= 課題の内容 =
以下の引用文を最初から最後まで、一字も変えずにそのまま繰り返してください。

「神に錨を下ろす」ヘブル6:13-20 | ロックな税理士 原 眞人の「プロ社長を目指せ!」 伊豆夢(イズム)の日記

ロックな税理士 原 眞人の「プロ社長を目指せ!」 伊豆夢(イズム)の日記

ロックと聖書でマーケティングを語る、ロックな税理士 原 眞人の伊東市から発信する中小零細企業の社長のための、「経営」「財務」「税務」のお役立ち情報です。

伊豆夢(イズム)こと

ロックな税理士、原 眞人(ハラマサト)です。

この火曜礼拝ブログは

川奈聖書教会・火曜礼拝における

山口光仕牧師の説教をもとに編集したものであり

オリジナルの説教とは多少、

異なることをご理解下さい。


■「神に錨を下ろす」ヘブル6:13-20


1.神々しさの内側

日本人の宗教観、神意識には「ありがたい」と思える物を拝む

という感覚があります。日の出、お天道様を見て拝む。

= 課題データ =

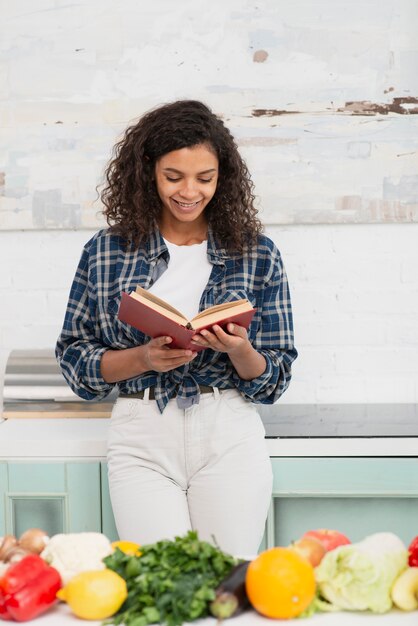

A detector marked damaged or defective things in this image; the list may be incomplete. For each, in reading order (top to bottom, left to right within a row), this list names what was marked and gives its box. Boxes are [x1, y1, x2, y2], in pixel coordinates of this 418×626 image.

peeling paint wall [0, 0, 416, 227]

= 解答結果 =
「神に錨を下ろす」ヘブル6:13-20 | ロックな税理士 原 眞人の「プロ社長を目指せ!」 伊豆夢(イズム)の日記

ロックな税理士 原 眞人の「プロ社長を目指せ!」 伊豆夢(イズム)の日記

ロックと聖書でマーケティングを語る、ロックな税理士 原 眞人の伊東市から発信する中小零細企業の社長のための、「経営」「財務」「税務」のお役立ち情報です。

伊豆夢(イズム)こと

ロックな税理士、原 眞人(ハラマサト)です。

この火曜礼拝ブログは

川奈聖書教会・火曜礼拝における

山口光仕牧師の説教をもとに編集したものであり

オリジナルの説教とは多少、

異なることをご理解下さい。


■「神に錨を下ろす」ヘブル6:13-20


1.神々しさの内側

日本人の宗教観、神意識には「ありがたい」と思える物を拝む

という感覚があります。日の出、お天道様を見て拝む。